* BEGIN Text extract *

Table 1:Forecast time frames and their applications.


Table 2:Models and features.


For efficient prediction of solar radiation for a shorter duration of intra-day and intra-hour, methods such as time series based models like ARIMA are used. ARIMA model use predictions based on purely past values of solar radiation, but solar irradiance is dependent on various different meteorological factors such as relative humidity, temperature, cloud cover, wind direction, and wind speed. To overcome this shortcoming, nonlinear prediction methods based on Machine Learning (ML) models can be used. ML based models use statistical analysis of past data. They tend to find a relation between a dependent or target variable and one or more independent or predictor variables by training the model. This work focuses on determining the least number of independent variables and using them for the most accurate GHI forecast

There are plenty of machine learning models available to forecast solar radiation. However, for solar radiation forecasting, time series algorithms such as Autoregressive Moving Average (ARMA) and Auto Regressive (AR) are having low forecasting accuracy because of the non-linear characteristics of solar radiation. Solar radiation depends on various meteorological factors such as temperature, wind direction, cloud cover, humidity, and wind speed. Hence, it becomes difficult to find purely temporal correlations and patterns. Artificial Neural Network gives better accuracy than support vector machine and random forest but has challenges such as low robustness to unimportant inputs, complex architecture optimization, enormous training time and need of large dataset. Support vector machine works well for reasonably clean and outlier free datasets. Hence, it is less robust. Also, its accuracy decreases when there is a large amount of dataset.

The random forest model showed the highest accuracy in modelling the daily variability index of solar irradiance due to its ability to capture non-linear relationships between the target variable and the predictor variables [4]. The random forest features cross-validation along with its immunity to irrelevant inputs, and ability of ‘importance capture’. The ‘importance capture’ feature utilizes profile analysis and correlation to select the most appropriate input variables among the predictor variables. For a week ahead forecast, the random forest outperforms the persistent model [5]. The random forest method gives the best accuracy due to the use of randomization of the decision trees. Random forest utilization becomes more critical when the model yields less normalized root mean square error with decreasing time horizon [6]. Random forest is best for its robustness of a large dataset and easy use. It performs well even when some values or data are missing. Due to randomization and averaging of many decision trees, it reduces the effect of any outlier to avoid overfitting and thus increasing the accuracy. Machine learning based models are unable to handle complex non-linear correlations and predicting the solar radiation with low accuracy whereas deep neural networks can handle large amounts of dataset of complex non-linear correlations and also provide better accuracy due to the presence of the neural network.

LSTM based deep neural networks has good feature extraction ability compared to the other conventional machine-learning techniques [7]. The deep neural network models have the ability to endure high noise data from irrelevant data points, the ability to clarify non-linear connections in data, better handling of sequential data, and a memory to store long-term information as well. The LSTM based model was able to outperform support vector machine based model in prediction of short-term hourly solar irradiance for the location of a farm in Canada [8]. LSTM based models can capture 1-D time series data easily and able to generalize the process to fit the model better. It can solve the problems of gradient disappearance and the explosion of the gradient. LSTM model is a deep neural network has feature extraction ability that can endure irrelevant data points and better capture irregularities in the dataset. Forecasting accuracy is the excellent due to presence of memory to store long-term information.

* END Text extract *
* BEGIN Dataset extract *

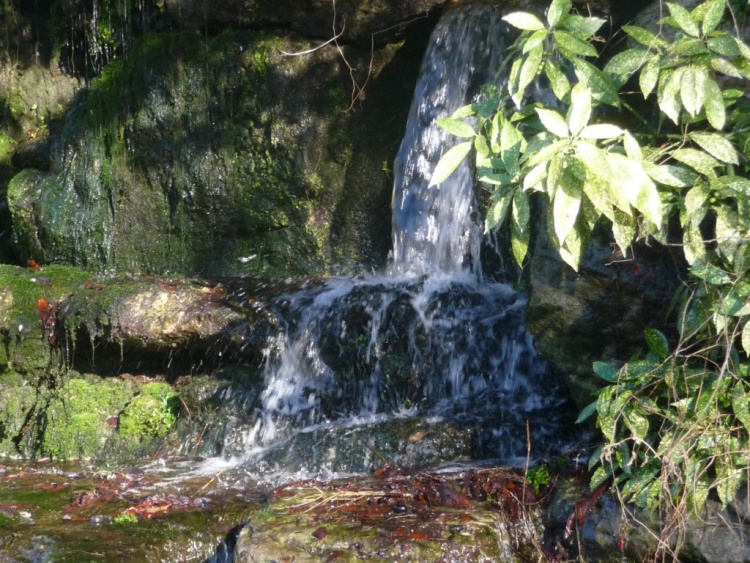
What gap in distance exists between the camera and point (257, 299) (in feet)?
20.4

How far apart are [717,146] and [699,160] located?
87 millimetres

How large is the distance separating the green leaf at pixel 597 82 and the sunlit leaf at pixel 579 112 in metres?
0.49

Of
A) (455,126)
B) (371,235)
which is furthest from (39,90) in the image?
(455,126)

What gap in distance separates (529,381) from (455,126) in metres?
Result: 2.29

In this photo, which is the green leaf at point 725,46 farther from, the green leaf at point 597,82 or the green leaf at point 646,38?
the green leaf at point 597,82

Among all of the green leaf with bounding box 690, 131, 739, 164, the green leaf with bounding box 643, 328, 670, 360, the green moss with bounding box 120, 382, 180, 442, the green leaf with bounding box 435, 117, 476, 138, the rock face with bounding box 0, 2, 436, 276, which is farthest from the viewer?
the rock face with bounding box 0, 2, 436, 276

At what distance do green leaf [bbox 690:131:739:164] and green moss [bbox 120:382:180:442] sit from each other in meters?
3.94

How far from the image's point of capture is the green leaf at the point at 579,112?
2.92 m

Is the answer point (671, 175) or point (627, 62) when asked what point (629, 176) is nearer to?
point (671, 175)

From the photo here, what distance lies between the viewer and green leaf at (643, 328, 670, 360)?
3656 mm

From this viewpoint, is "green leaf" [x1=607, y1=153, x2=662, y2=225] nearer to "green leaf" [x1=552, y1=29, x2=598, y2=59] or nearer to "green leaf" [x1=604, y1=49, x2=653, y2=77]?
"green leaf" [x1=552, y1=29, x2=598, y2=59]

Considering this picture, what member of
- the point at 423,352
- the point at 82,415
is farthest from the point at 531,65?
the point at 82,415

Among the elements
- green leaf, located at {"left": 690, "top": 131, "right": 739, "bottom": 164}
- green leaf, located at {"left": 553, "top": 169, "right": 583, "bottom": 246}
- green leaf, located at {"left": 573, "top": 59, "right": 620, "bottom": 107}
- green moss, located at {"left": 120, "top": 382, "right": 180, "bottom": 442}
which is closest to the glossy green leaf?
green leaf, located at {"left": 553, "top": 169, "right": 583, "bottom": 246}

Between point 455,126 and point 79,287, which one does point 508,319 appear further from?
point 79,287
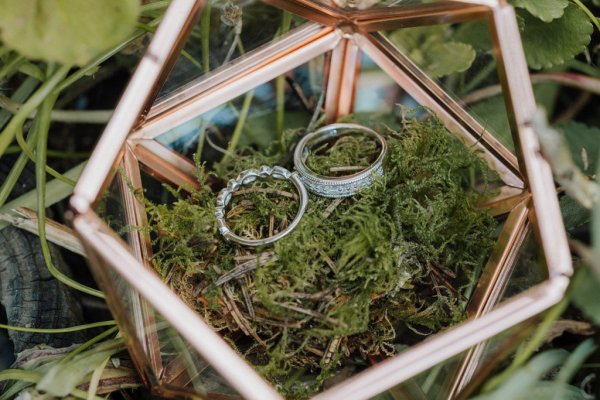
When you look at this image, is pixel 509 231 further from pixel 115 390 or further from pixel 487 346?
pixel 115 390

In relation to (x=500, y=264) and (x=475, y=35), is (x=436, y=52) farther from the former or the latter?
(x=500, y=264)

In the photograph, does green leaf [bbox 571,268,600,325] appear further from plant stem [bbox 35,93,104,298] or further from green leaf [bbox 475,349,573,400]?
plant stem [bbox 35,93,104,298]

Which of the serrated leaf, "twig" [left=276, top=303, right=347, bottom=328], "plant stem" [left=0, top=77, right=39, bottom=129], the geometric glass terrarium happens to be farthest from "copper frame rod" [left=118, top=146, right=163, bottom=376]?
the serrated leaf

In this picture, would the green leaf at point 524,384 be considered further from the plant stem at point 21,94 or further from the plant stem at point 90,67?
the plant stem at point 21,94

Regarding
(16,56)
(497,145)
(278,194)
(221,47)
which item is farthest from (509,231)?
(16,56)

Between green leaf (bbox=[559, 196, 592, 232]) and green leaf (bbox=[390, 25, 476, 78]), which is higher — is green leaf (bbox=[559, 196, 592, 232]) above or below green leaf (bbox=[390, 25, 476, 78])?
below

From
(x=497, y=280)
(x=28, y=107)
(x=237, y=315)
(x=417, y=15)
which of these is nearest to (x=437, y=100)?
(x=417, y=15)

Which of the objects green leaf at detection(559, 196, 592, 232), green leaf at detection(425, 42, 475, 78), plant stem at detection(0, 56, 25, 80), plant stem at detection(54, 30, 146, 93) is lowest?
green leaf at detection(559, 196, 592, 232)

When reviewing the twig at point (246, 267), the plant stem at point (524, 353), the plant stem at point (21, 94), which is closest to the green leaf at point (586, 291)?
the plant stem at point (524, 353)
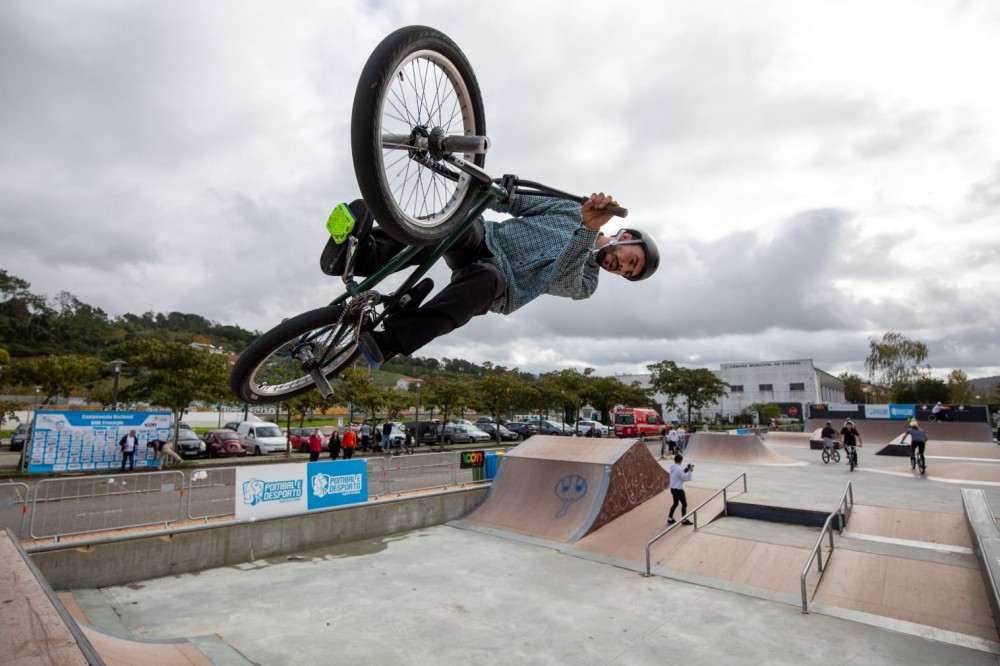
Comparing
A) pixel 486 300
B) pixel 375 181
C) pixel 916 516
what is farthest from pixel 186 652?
pixel 916 516

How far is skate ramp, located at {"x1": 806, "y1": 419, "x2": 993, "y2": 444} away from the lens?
3422 centimetres

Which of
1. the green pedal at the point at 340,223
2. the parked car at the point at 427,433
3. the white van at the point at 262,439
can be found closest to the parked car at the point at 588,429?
the parked car at the point at 427,433

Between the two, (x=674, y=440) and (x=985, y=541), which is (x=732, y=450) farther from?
(x=985, y=541)

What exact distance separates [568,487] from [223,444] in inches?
811

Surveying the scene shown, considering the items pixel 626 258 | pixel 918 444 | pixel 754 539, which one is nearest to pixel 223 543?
pixel 626 258

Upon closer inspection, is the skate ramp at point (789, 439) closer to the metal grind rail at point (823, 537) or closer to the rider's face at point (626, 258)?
the metal grind rail at point (823, 537)

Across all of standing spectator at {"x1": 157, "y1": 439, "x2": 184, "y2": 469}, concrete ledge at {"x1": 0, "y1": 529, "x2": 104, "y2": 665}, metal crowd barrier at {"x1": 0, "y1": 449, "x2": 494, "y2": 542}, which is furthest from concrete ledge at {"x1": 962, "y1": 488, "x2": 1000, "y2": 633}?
standing spectator at {"x1": 157, "y1": 439, "x2": 184, "y2": 469}

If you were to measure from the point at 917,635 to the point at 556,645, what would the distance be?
481 cm

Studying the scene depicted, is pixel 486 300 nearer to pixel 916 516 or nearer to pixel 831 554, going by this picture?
pixel 831 554

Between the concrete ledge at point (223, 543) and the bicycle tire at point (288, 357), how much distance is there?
23.5 feet

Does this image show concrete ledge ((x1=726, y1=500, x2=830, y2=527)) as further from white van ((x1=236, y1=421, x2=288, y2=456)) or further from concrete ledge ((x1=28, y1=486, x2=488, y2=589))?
white van ((x1=236, y1=421, x2=288, y2=456))

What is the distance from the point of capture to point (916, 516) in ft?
36.8

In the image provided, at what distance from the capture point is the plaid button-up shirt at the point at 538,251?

* END Dataset extract *

[Goal of the exercise]:
Write the next part of the text on solar radiation forecasting models, continuing from its final sentence. The listing is separate material and is unrelated to the solar forecasting text.

[Response to the task]:
Single models are often insufficient to predict solar radiation with high accuracy due to the non-linear characteristics of solar radiation [2,3]. To improve forecasting performance a hybrid method is better as compared to a single forecasting algorithm [9]. A hybrid model is better at capturing the non-linear characteristic of solar radiation. To develop a hybrid model, the present ensemble models can improve the performance of individual predictors such as decision trees and neural networks. The hybrid model is better than the ensemble model since the hybrid model has the inherent habit of utilizing the unique features from the individual models to provide better results but incase of ensemble model, goes by the method of majority voting selection that yields the less accuracy as compared with hybrid models. Hybrid model is developed using random forest and multilayer perceptron neural network for load forecasting and the results interpret that it outperforms the standalone models such as support vector regression, random forest and multilayer perceptron. The developed hybrid model used the ability of the random forest to segregate major important features and then applied it to the LSTM model to make it simpler, and faster with increased accuracy [10].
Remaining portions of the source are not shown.